FIG. 1 provides a simple block diagram of a standard high volume (SHV) symmetric multiprocessing (SMP) computer system employing currently available commodity components. The design shown employs Intel Pentium.RTM. Pro.TM. processors and a high-performance bus and chipset, such as an Intel processor bus and 8245GX chipset, respectively, that are intended to be the SHV companions of the Pentium.RTM. Pro processor.

The system as shown in FIG. 1 includes up to four processors 101 connected to a high-bandwidth split-transaction bus 103. A system memory 105 is connected to bus 103 through a memory controller chipset 107. Connection to standard PCI devices, not shown, is provided through PCI I/O interfaces 109. As stated above, all of these components are currently available commodity components. The characteristics of the SHV architecture shown in FIG. 1 include:

Support for up to four processors 101 and two PCI interfaces 107 on a single bus 103.

A high-performance bus topology operating at 66 Mhz with a 64 bit datapath, and capable of a sustained data transfer rate of 533 MB/s.

A memory controller 107 consisting of two chips 111 and 113 which present two loads to bus 103.

processor bus-to-PCI I/O bridges (IOBs) 109 that will peak at a data transfer rate of 132 MB/s with a sustained data transfer rate of about 80 MB/s.

The architecture shown in FIG. 1, constructed of commodity components, simplifies the design of reasonably powerful multiprocessor system having up to four processors. However, the Pentium.RTM. Pro processor/processor bus architecture described above does not permit expansion beyond four processors. Other improvements to the system thus far described are also possible.

OBJECTS OF THE INVENTION

It is therefore an object of the present invention to provide a new and useful symmetric multiprocessor system constructed from industry standard commodity components.

It is another object of the present invention to provide such a system which provides support for up to eight or more processors.

It is yet another object of the present invention to provide a new and useful multiple bus symmetric multiprocessor system constructed from industry standard commodity components offering improved performance over existing single bus systems.

It is still a further object of the present invention to provide such a system which provides a first bus for processor to memory transactions and a separate bus for I/O transactions.

* Records from a dataset *
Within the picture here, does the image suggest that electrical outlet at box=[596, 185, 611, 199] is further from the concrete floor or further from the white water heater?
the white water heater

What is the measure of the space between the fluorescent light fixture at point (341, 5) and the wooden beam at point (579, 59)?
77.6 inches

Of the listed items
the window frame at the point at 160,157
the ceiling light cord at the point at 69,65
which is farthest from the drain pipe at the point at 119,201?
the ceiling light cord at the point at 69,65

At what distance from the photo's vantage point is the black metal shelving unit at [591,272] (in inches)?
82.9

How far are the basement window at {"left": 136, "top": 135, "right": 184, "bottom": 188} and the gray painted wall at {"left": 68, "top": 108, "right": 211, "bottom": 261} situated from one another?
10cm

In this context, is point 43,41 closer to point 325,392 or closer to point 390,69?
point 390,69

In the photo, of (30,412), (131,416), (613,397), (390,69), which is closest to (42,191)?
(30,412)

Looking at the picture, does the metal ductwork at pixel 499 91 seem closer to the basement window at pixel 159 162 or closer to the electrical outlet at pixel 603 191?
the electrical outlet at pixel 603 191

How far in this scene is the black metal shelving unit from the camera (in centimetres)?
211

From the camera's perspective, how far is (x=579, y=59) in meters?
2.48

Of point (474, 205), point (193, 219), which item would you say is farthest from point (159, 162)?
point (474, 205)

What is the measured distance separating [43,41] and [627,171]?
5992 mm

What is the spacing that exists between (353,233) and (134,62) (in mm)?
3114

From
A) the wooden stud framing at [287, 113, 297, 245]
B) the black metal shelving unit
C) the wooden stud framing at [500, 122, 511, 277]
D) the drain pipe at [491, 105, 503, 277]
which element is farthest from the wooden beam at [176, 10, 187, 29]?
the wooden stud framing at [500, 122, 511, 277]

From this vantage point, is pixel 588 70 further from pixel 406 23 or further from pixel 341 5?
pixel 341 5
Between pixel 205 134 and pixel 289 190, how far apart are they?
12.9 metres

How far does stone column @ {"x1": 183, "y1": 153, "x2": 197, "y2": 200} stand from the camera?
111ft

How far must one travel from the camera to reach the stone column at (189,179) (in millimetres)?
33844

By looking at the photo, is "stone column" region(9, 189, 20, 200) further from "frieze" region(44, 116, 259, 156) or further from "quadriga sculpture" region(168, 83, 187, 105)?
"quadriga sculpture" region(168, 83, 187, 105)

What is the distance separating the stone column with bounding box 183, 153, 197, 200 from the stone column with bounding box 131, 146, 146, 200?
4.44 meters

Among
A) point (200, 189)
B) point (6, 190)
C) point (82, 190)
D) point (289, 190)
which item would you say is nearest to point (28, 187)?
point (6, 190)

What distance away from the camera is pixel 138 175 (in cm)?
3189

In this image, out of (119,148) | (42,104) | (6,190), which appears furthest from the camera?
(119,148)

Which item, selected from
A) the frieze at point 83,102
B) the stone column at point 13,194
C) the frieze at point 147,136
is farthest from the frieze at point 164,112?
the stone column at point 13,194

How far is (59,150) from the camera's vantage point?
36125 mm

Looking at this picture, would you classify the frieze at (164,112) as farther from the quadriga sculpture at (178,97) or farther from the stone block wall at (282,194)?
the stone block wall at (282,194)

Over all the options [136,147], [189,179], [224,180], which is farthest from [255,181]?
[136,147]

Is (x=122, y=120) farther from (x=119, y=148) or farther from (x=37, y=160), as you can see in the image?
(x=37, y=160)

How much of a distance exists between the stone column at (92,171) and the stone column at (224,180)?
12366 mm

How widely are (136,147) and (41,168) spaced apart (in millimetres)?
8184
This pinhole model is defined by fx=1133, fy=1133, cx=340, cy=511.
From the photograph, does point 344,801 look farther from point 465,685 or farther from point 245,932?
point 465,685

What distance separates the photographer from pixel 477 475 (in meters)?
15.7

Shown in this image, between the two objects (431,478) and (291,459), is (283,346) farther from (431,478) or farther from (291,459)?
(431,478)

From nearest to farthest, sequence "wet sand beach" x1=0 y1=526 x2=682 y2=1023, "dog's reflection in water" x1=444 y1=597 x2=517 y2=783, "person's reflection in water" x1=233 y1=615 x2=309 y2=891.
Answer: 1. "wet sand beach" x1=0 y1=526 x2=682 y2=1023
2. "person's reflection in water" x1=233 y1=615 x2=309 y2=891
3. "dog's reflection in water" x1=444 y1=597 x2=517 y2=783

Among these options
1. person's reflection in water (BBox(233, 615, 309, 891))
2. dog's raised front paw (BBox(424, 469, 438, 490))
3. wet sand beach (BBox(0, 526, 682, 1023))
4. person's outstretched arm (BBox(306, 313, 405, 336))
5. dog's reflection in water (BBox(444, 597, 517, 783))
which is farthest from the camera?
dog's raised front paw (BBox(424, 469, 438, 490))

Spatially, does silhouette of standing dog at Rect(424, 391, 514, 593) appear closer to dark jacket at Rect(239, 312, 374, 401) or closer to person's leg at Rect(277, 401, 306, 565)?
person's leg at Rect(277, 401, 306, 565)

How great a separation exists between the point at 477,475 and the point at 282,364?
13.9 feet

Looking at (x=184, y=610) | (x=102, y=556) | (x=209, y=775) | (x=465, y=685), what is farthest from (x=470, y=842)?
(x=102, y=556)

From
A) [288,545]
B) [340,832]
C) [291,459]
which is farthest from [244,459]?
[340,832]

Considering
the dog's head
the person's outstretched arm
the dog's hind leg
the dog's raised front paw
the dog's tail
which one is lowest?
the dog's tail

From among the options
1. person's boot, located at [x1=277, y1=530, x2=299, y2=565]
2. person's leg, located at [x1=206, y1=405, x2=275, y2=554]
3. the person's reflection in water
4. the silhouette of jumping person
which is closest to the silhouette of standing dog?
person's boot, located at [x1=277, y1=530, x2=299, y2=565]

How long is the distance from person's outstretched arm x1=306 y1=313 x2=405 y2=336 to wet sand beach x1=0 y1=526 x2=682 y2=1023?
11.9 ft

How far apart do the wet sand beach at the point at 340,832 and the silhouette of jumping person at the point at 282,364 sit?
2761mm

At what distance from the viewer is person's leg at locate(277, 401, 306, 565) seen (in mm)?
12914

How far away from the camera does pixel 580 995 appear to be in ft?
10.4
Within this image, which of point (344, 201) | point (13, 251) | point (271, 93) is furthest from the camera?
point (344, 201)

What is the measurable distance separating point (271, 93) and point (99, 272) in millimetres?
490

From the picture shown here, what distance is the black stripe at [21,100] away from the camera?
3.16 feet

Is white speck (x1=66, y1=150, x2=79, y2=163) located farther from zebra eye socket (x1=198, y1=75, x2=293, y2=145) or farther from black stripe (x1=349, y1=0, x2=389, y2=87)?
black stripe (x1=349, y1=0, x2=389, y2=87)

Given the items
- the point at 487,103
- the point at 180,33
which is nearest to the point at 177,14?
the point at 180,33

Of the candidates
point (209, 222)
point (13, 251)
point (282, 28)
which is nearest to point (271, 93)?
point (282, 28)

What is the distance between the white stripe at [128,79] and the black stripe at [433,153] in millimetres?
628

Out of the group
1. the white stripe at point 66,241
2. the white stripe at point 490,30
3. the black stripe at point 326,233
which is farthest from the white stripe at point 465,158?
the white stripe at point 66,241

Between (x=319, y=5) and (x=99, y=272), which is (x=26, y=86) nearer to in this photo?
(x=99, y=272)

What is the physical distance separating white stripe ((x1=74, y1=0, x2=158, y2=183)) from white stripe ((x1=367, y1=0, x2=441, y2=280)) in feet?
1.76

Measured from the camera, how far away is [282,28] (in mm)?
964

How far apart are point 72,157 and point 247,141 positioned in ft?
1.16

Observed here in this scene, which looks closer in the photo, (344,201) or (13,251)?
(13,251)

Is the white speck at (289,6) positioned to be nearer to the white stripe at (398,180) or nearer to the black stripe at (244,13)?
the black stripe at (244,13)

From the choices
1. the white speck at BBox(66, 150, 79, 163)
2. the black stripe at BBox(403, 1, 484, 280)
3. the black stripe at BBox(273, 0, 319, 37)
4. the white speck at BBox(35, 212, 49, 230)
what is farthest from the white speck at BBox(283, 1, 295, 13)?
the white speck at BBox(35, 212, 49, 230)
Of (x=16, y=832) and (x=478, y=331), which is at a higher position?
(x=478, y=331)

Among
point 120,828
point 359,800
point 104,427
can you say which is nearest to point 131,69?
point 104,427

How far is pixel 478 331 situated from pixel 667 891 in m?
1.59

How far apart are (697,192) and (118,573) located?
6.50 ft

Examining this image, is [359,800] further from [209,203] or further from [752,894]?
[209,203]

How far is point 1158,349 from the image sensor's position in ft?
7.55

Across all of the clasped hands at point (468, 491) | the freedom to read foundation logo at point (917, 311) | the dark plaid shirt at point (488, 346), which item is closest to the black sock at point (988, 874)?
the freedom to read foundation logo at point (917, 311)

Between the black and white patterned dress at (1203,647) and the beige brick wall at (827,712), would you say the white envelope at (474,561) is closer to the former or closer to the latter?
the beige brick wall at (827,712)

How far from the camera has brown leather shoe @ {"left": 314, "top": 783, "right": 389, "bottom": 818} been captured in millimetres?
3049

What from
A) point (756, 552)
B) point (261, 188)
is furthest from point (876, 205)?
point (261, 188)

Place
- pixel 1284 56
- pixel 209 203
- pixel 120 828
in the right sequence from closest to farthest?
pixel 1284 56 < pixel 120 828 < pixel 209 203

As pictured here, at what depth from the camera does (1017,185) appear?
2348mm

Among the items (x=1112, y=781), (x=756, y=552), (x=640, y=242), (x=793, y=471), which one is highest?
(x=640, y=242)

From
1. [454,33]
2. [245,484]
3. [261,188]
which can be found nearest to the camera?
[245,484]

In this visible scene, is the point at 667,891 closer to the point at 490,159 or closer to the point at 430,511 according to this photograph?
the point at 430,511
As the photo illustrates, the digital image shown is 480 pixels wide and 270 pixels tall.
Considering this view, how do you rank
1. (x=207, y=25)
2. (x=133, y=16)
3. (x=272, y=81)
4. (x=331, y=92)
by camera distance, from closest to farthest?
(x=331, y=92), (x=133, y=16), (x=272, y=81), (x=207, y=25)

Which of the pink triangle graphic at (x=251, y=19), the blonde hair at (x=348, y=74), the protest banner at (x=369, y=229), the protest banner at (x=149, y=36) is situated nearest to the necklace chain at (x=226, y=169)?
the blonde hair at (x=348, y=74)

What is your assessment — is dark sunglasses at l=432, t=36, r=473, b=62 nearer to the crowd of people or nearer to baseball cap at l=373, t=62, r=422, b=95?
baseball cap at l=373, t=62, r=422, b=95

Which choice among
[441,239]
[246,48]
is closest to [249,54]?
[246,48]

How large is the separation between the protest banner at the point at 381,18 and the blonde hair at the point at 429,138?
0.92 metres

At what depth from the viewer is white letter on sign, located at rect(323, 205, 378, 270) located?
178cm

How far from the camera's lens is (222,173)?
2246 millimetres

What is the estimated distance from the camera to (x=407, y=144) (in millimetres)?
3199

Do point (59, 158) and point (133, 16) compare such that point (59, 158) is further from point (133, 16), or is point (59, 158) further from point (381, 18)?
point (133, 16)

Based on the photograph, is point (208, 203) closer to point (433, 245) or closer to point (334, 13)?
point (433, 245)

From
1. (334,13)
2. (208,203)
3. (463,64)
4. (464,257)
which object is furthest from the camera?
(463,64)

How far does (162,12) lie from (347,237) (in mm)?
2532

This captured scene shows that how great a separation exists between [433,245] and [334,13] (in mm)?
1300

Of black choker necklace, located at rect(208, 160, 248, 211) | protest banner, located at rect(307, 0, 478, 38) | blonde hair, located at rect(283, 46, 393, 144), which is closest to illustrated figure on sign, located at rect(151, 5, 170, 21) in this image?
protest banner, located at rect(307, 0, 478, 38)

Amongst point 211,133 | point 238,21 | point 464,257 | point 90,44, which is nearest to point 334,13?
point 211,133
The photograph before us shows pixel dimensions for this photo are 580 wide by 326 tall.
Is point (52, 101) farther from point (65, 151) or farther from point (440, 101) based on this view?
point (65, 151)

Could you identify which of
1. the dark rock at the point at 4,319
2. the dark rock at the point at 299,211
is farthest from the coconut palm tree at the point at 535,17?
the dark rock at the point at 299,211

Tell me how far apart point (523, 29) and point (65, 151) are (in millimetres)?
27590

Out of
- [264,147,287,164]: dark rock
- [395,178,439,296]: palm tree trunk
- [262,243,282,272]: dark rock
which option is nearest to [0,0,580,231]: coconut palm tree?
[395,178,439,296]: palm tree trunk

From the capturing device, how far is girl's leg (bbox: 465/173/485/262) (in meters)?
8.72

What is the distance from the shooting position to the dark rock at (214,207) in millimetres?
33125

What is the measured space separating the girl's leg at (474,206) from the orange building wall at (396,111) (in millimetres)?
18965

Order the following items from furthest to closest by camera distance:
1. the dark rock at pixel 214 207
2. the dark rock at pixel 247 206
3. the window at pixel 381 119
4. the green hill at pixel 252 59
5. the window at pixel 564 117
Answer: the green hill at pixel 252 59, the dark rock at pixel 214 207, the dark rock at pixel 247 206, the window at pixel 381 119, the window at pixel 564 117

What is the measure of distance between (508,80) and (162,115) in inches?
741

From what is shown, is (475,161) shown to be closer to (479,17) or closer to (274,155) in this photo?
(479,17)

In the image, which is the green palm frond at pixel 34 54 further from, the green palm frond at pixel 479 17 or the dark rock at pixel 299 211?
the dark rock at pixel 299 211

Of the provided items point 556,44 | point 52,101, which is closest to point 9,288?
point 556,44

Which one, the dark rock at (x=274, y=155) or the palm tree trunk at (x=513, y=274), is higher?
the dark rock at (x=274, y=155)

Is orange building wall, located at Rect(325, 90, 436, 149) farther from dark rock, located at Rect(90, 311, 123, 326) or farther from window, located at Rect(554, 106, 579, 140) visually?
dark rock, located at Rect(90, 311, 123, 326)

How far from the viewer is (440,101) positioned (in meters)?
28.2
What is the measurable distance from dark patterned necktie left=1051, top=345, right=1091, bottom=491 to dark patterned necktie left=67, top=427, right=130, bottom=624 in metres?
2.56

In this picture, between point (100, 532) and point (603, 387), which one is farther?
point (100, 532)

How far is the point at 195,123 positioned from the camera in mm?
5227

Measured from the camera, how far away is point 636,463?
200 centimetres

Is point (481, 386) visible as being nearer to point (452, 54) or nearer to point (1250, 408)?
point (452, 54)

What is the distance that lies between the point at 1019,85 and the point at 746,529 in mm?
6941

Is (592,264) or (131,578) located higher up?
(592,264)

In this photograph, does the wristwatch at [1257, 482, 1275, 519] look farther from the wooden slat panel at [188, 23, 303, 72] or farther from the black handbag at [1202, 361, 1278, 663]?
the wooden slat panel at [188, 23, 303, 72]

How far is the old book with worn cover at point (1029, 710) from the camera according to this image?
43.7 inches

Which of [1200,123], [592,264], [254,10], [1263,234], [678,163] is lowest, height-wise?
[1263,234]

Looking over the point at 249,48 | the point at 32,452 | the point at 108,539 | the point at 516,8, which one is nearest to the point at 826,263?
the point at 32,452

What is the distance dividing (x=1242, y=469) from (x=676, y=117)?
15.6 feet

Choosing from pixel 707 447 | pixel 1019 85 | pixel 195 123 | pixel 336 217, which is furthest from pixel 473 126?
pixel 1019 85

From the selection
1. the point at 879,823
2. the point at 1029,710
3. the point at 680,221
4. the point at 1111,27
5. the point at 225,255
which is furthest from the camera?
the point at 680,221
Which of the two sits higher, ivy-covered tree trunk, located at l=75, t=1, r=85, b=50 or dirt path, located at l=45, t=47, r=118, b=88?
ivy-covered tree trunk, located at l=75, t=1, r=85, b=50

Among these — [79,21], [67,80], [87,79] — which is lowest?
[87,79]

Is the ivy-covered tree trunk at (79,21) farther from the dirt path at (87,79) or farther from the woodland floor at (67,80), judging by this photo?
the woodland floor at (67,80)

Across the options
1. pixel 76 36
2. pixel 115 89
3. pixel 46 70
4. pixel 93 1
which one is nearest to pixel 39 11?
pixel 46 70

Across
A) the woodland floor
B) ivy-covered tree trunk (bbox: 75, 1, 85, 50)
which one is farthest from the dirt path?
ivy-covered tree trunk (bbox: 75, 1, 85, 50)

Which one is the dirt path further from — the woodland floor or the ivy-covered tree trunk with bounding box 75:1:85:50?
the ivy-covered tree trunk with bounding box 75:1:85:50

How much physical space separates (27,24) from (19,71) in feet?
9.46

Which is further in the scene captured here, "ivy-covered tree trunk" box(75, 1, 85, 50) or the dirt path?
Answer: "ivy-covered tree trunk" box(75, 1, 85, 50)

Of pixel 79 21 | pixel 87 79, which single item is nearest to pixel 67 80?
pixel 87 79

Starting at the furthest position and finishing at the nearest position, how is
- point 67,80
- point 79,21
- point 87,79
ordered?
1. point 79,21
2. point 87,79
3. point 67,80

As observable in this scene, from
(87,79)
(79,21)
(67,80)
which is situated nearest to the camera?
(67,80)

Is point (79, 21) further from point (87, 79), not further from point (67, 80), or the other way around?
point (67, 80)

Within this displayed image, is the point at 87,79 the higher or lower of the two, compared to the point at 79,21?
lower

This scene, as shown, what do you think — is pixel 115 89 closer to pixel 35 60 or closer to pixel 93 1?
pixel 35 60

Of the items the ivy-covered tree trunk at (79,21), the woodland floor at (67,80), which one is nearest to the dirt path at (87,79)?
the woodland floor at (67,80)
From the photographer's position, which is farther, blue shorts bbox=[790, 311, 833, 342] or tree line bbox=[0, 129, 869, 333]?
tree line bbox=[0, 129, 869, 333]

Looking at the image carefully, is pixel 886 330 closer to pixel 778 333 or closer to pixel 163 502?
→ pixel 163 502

* TO BE DONE *
**1.** Based on the multiprocessor patent text, does each statement agree with it? Answer yes or no for each, quoting the words that decide it. (a) The system in FIG. 1 includes up to four processors on one bus. (b) The bus in FIG. 1 operates at 100 MHz. (c) The architecture in FIG. 1 permits expansion beyond four processors.
**2.** Resume the multiprocessor patent text after its last sentence.

* ANSWERS BY TASK *
**1.**
(a) Yes: "includes up to four processors 101 connected to a high-bandwidth split-transaction bus 103"
(b) No: "operating at 66 Mhz with a 64 bit datapath"
(c) No: "does not permit expansion beyond four processors"

**2.**
SUMMARY OF THE INVENTION

There is provided, in accordance with the present invention, a symmetric multiprocessor system constructed from industry standard commodity components together with an advanced dual-ported memory controller. The multiprocessor system comprises a snooped processor bus; at least one processor connected to the processor bus; an I/O bus; a system memory; and a dual-ported memory controller connected to the system memory, the dual ported memory controller having a first port connected to the processor bus to manage processor to system memory transactions and a second port connected to the I/O bus to manage I/O transactions.

In the described embodiment, up to four Intel Pentium.RTM. Pro processors are connected to the processor bus, and the processor bus and I/O bus are each Intel processor busses. Furthermore, two such systems can be connected together through a common I/O bus, thereby creating an eight-processor Pentium.RTM. Pro processor SMP system.

The above and other objects, features, and advantages of the present invention will become apparent from the following description and the attached drawings

BRIEF DESCRIPTION OF THE DRAWINGS

FIG. 1 is a simple block diagram representation of a four processor super high volume symmetric multiprocessing (SMP) computer system employing currently available commodity components.

FIG. 2 is a simple block diagram representation of a super high volume (SHV) symmetric multiprocessing (SMP) computer system employing a dual ported advanced memory controller and providing support for more than four processors in accordance with the present invention.

FIG. 3 is a simple block diagram representation of an eight processor super high volume symmetric multiprocessing (SMP) computer in accordance with the present invention.

FIG. 4 is a block diagram illustration of the control logic included within the advanced memory controller shown in FIGS. 2 and 3.

FIG. 5 illustrates the arrangement of the components of FIGS. 5A through 5I.

FIGS. 5A, 5B, 5C, 5D, 5E, 5F, 5G, 5H and 5I illustrate the data path logic of an advanced memory controller according to one embodiment of the invention.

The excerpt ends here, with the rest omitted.